Herein, spectrally selective single-layered CuO nanocoatings were successfully demonstrated via green synthesis and deposited on stainless steel (SS) substrates using a spin coater at 700, 800, 900, and 1000 rpm. The morphological, structural, and compositional analyses of the obtained nanocoatings were studied using SEM, XRD, EDX, and Raman spectroscopy. The SEM images show nanorod-like structure surfaces with dense surface morphology. The XRD patterns confirmed the presence of peaks indexed to a monoclinic structural phase of CuO. The EDX spectra clearly revealed the presence of Cu and O elements, and XPS spectra showed peaks of Cu2p and O1s core levels, which are typical characteristics of Cu (II) and O(II), respectively, in CuO. The Raman spectra showed peaks at 305, 344, and 642 cm−1 attributed to Raman active (Ag+2Bg) modes for Cu-O stretching. Rutherford backscattering spectrometry (RBS) determined the content of the elements and the changes in the thicknesses of the coatings with the rotational speed (RS) of the spin coater. The elemental content of Cu and O atoms were, respectively, 54 and 46%. The thicknesses were calculated to be 1.406 × 1018 atoms/cm2 (296.3 nm), 1.286 × 1018 atoms/cm2 (271.0 nm), 1.138 × 1018 atoms/cm2 (239.8 nm), and 0.985 × 1015 atoms/cm2 (207.5 nm) at 700, 800, 900 and 1000 rpm, respectively.

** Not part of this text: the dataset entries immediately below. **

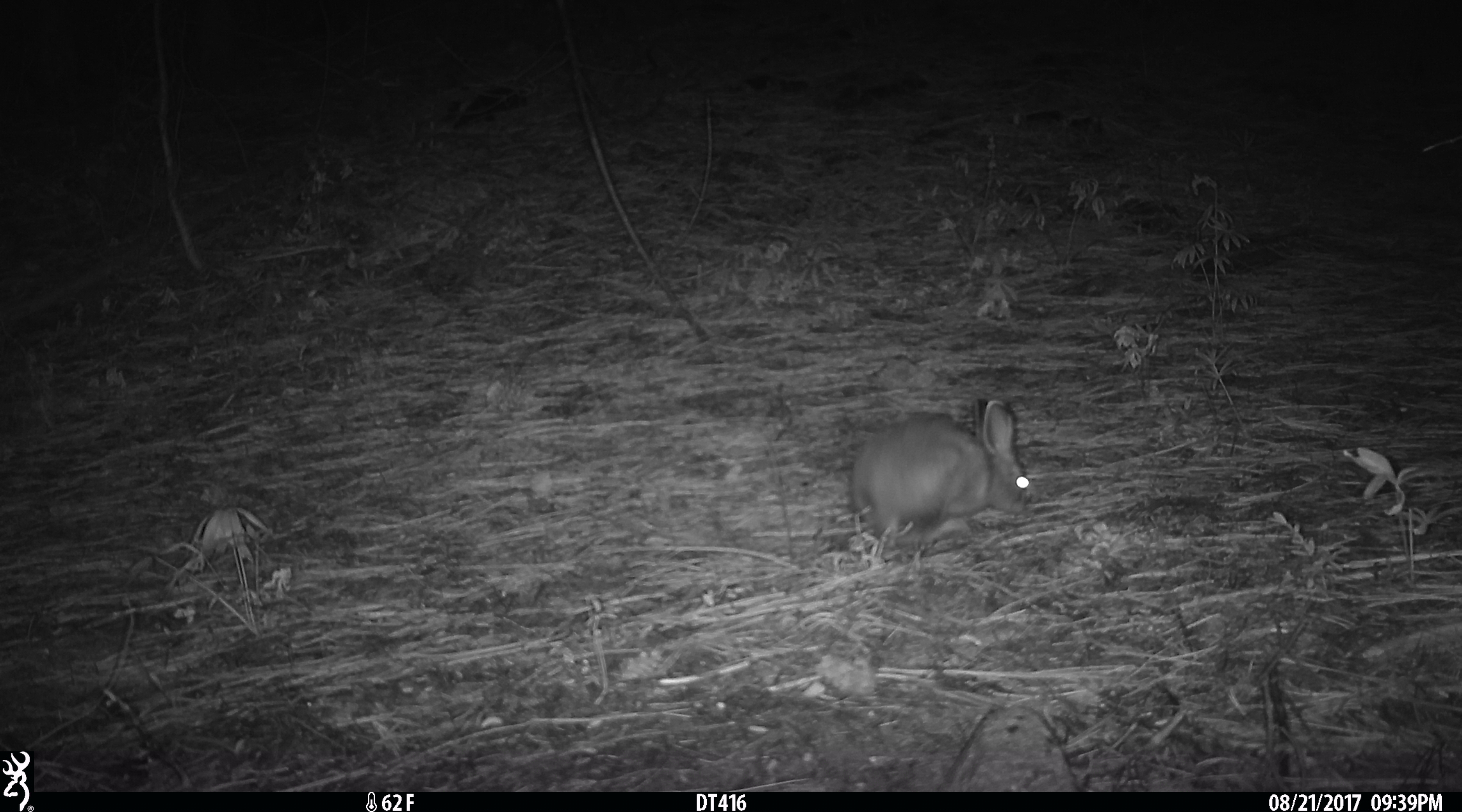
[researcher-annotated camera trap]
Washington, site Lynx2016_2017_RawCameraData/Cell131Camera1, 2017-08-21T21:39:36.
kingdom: Animalia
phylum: Chordata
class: Mammalia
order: Lagomorpha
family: Leporidae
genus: Lepus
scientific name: Lepus americanus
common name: snowshoe hare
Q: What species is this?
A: Lepus americanus (snowshoe hare).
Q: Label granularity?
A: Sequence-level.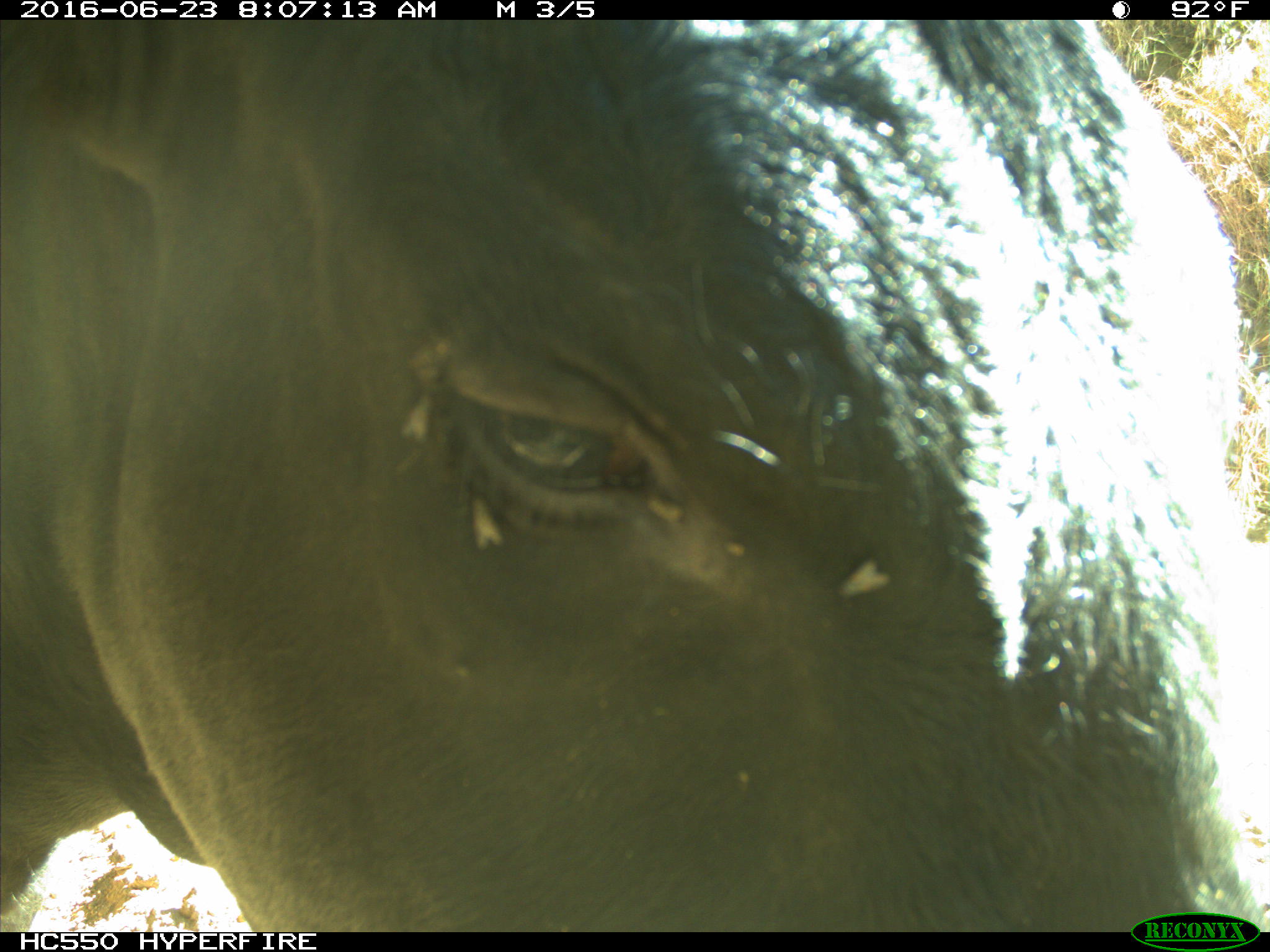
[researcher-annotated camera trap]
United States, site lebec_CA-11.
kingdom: Animalia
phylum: Chordata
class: Mammalia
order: Artiodactyla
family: Bovidae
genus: Bos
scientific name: Bos taurus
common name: domestic cow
Bos taurus (domestic cow).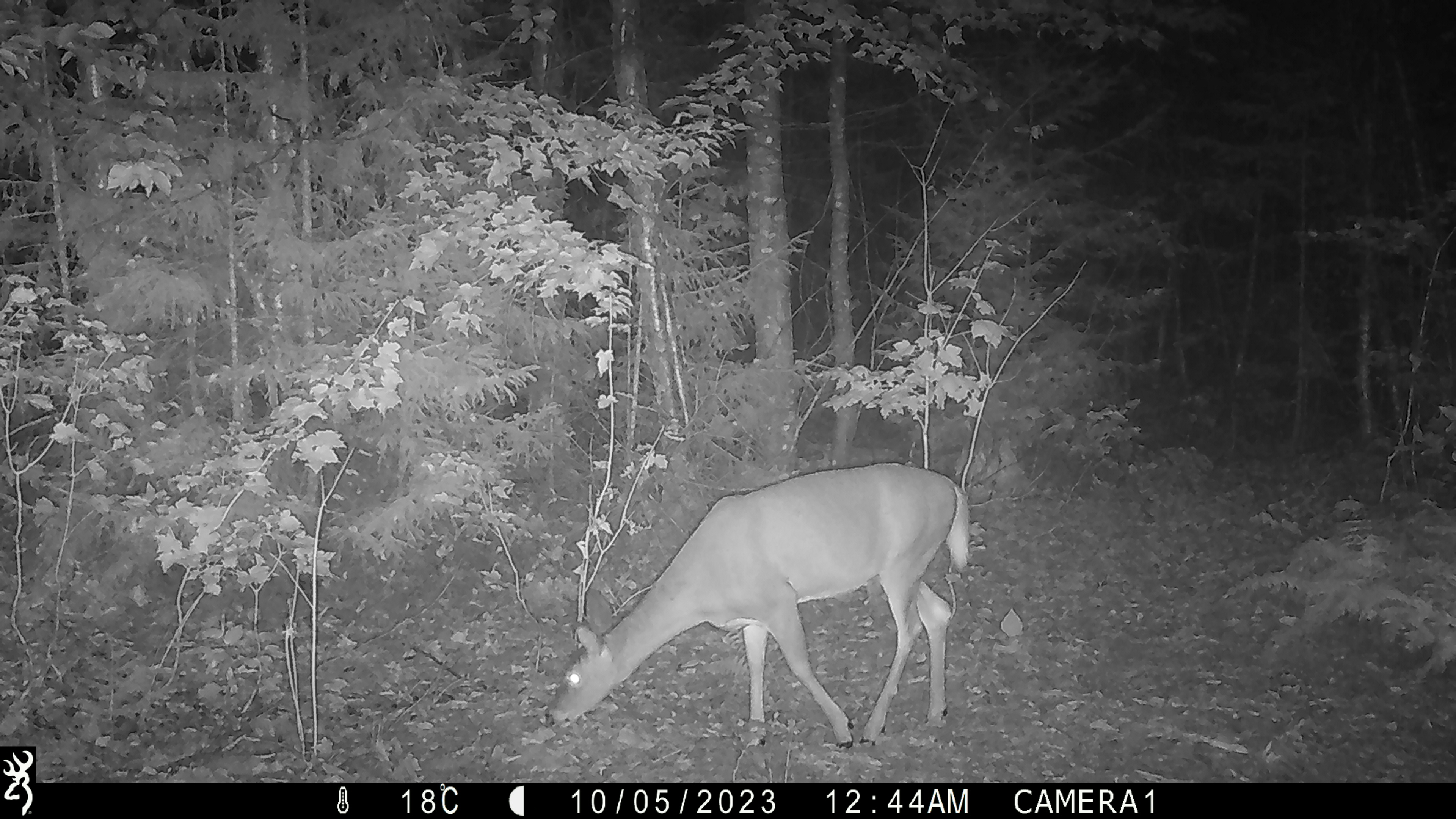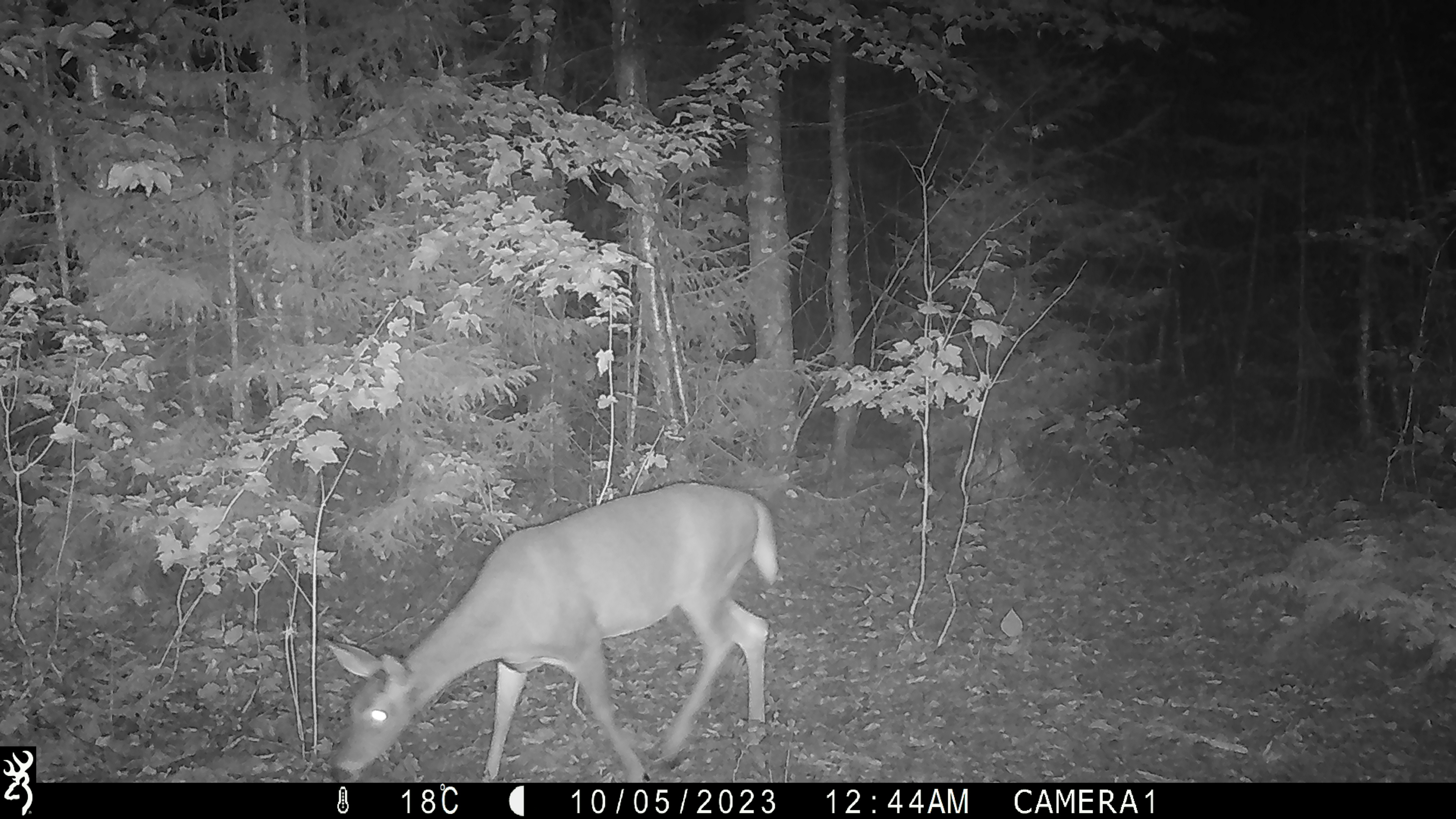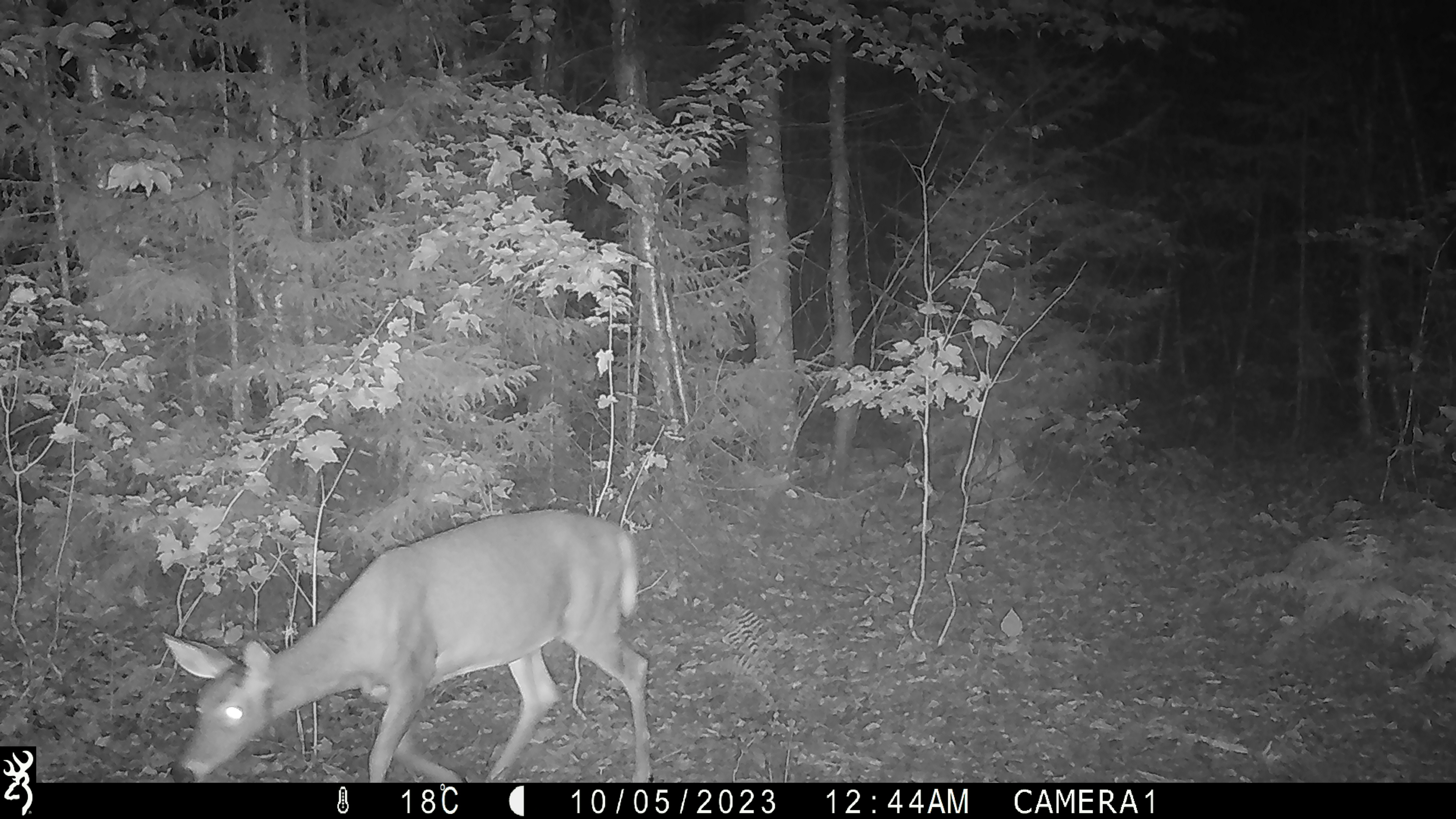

The optical properties of the CuO nanocoatings were characterized using UV–Vis–NIR and FTIR spectrometers; its vital solar selectivity parameters of solar absorptance (α) and emissivity (ε) were evaluated in the ranges of 0.3–2.5 and 2.5–20 µm wavelengths, respectively. The obtained coatings exhibited solar parameters (α = 0.90, and ε = 0.31) associated with 700 rpm due to an intrinsic and interference-induced absorption as well as higher attenuation of light.